Your understanding of visitor_home_cbgs (where folks live) and visitor_daytime_cbgs (where folks work) sounds right to me. Based on your research question, visitor_home_cbgs is the right column to use, and you’re right 9-5 timing shouldn’t be an issue.

I think your solution to use all potential senders works as well, especially if you want to really include as many block groups as possible in your research. We have had some people only include uncensored visitor_home_cbgs (i.e., >4) as well. If you’re worried about compute, you could always try with uncensored cbgs first, and then expand after.

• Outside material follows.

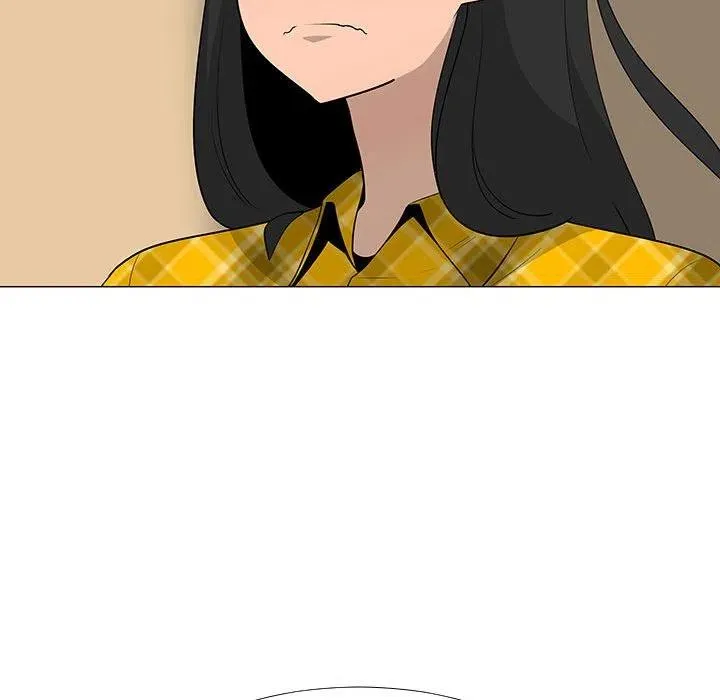 第279页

Awesome!! That should more or less do it. As one last question, regarding Jeff’s point #1: do you have a rough idea of how many “missing home address visitors” a typical POI receives per month? (Or I suppose better would be something like, “on average, what percentage of visits to a POI are from folks w/ no home address?”) It would be nice/fun to play around w/ ways to incorporate measurement error into the model, maybe around the idea of how far off from the true count of visitors from [block = b] might we expect the observed count of visitors from [block = b] to be, based off of error due to missing home address individuals? (This isn’t essential, so no worries if that info isn’t readily available!)

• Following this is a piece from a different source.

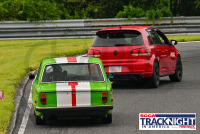 TNiA_Thompson_20230810_CM0_2225.jpg 08/10/2023 - TNiA Thompson Speedway 1.7 Mile Road Course,Clarus Multimedia Group,Clarus Studios,New England,SCCA,SCCATrackNight,TNiA,Thompson Speedway Motorsports Park,Tire Rack,Track Night in America,USA,www.clarusmultimedia.com,www.clarusstudios.com,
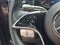 2025 Mercedes-Benz GLE 450 Coupe 4MATIC®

I would think it varies by POI, so we don’t have any stats off the top of my head unfortunately. However, I think you can calculate this for the whole dataset and at the state level by comparing number_devices_residing from the home panel summary to num_unique_visitors from visit_panel_summary. That should give you a sense of how many missing home address visitors there are!